She calculated for a second in a quiet kind of concentration, but it did not actually take her long to decide to reroute me. “It makes no sense to go to New York when you are this close.” I agreed but felt pleasantly surprised to hear her completely take my side. It did not seem her hands were tied up in anything and she quickly began to bounce between a computer in the desk and the one at the podium. The time ticked down and with each minute I was worried my luck would run short and I’d go to LaGuardia. I’d half expected it even though she had told me straight that her work at the computers was to switch my ticket around and print me a new boarding pass. I’d expected some little administrative thing to trip it all up.
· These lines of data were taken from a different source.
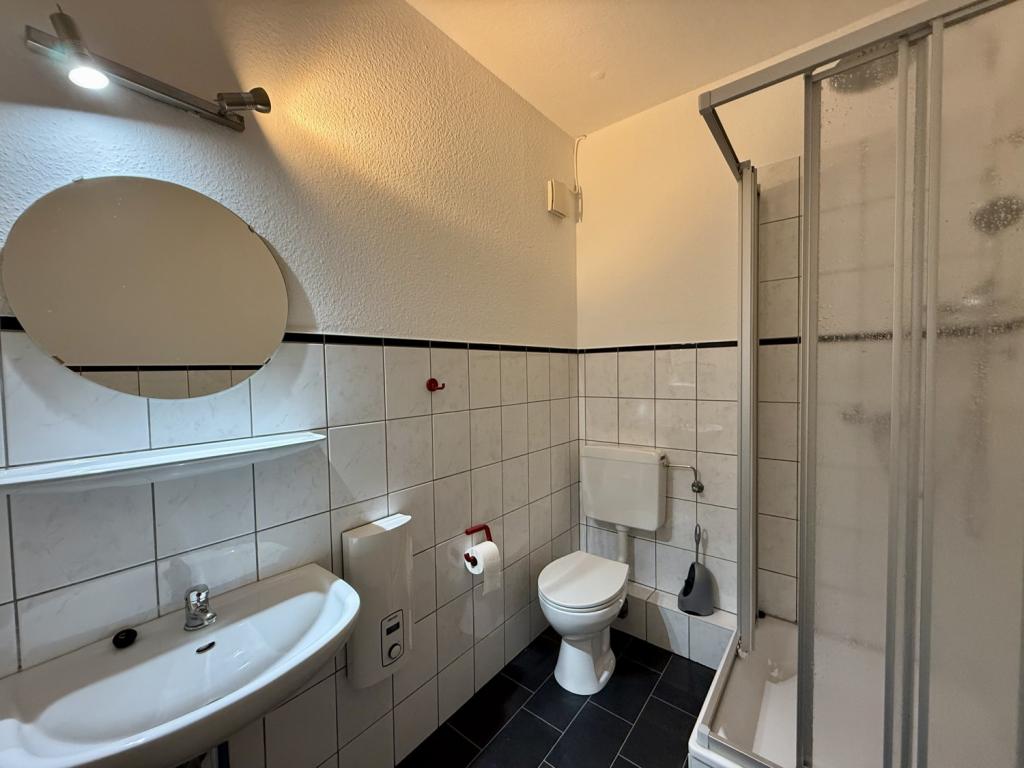 2. Badezimmer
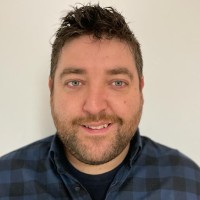 Gorka Escudero Gonzalez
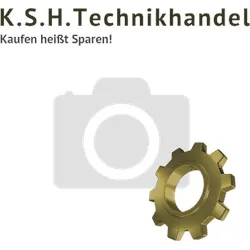 Siemens 6ES78040CP411YA8 TIA Portal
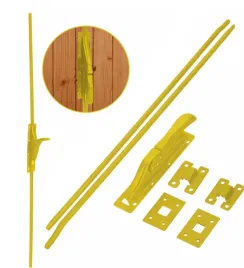zasuwa-garazowa-baskwil-27-m-zolty-ocynk-zamkniecie-drzwi-bram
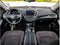 2021 Chevrolet Malibu LT (1LT)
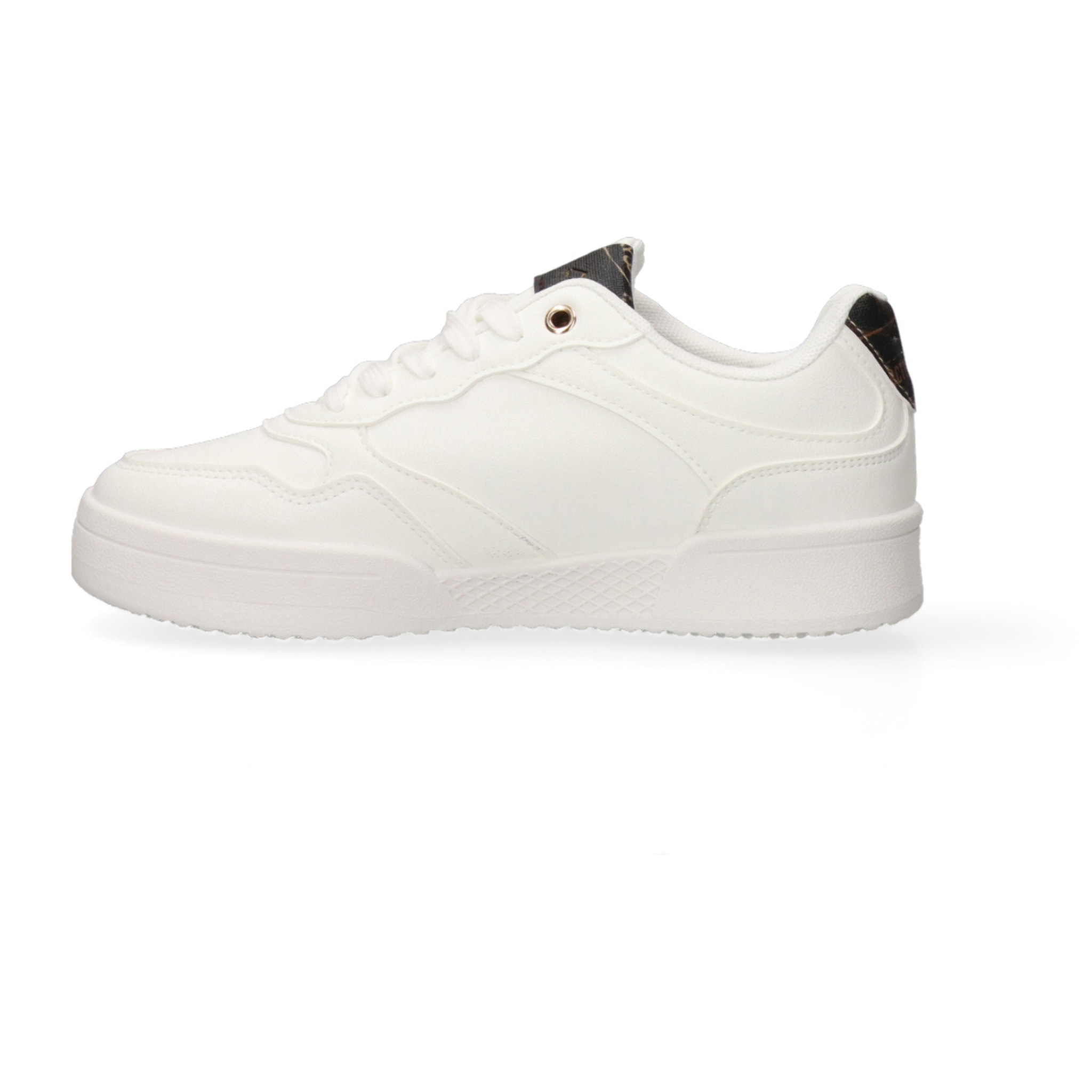 ALV by Alviero Martini Sneakers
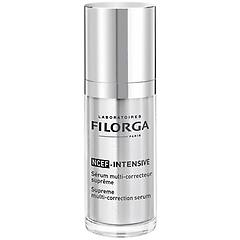 filorga nctfintensive serum 30ml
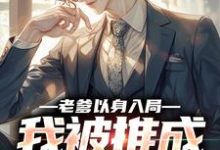 (全文)老爹以身入局,我被推成大富豪(曹诚)全本书籍阅读老爹以身入局,我被推成大富豪免费小说全本-小智文学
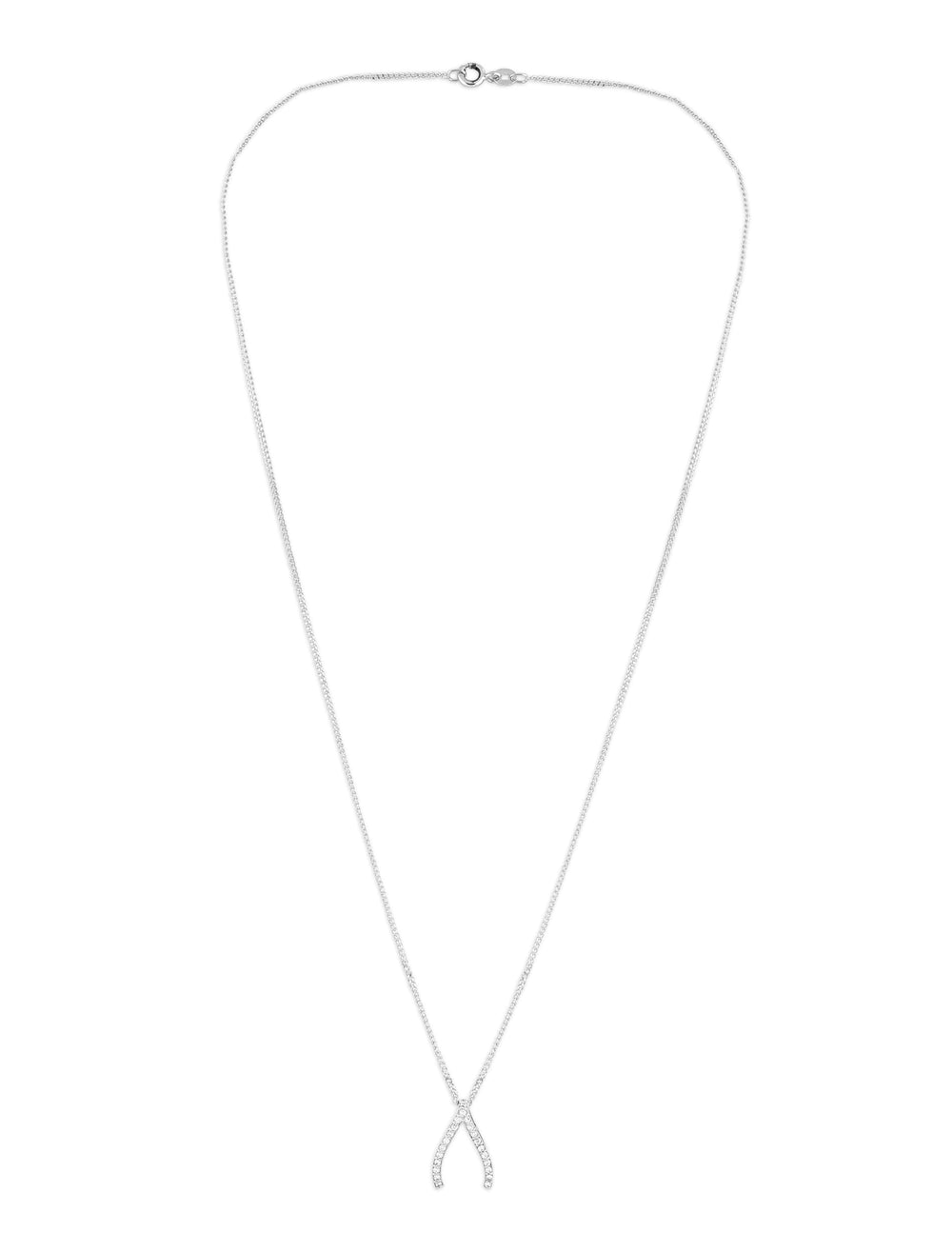 Wishbone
To be fair, it ran right down to the wire. The attendant next to the one helping me started to announce the boarding just before my passes to another flight printed. I thanked the attendant heftily and she deflected them mostly, saying it made sense and it was no problem. In truth it looked like a bit of a task for her, tabbing between two computers for a solid fifteen minutes right up to the start of the boarding process. It was hard to tell because of how steady she was and the quiet tone that she spoke in. She had just a small flicker in a voice as slight and resolute as the airport lighting. For a second I stood at the gate as though I still had something left to do there or like I’d left something behind.
Only two hours away from home I was smiling like the bright Midwestern sun while I sat by a wall charger to give my phone enough life to make contact with my parents. All the folks around passed with rhythmic steps and some looked down to better understand my squatting. I smiled at a few and the last hour felt filled with slight motions of politeness as efficient and measured as the low light flood of white airport light that felt pure to the point of sterility. But you know there are often moments – completely random and very small – that always break like a ray of real sun through the slick veneer of things. When that happens I never know how to react and sometimes I slide right back into the slickness of the veneer.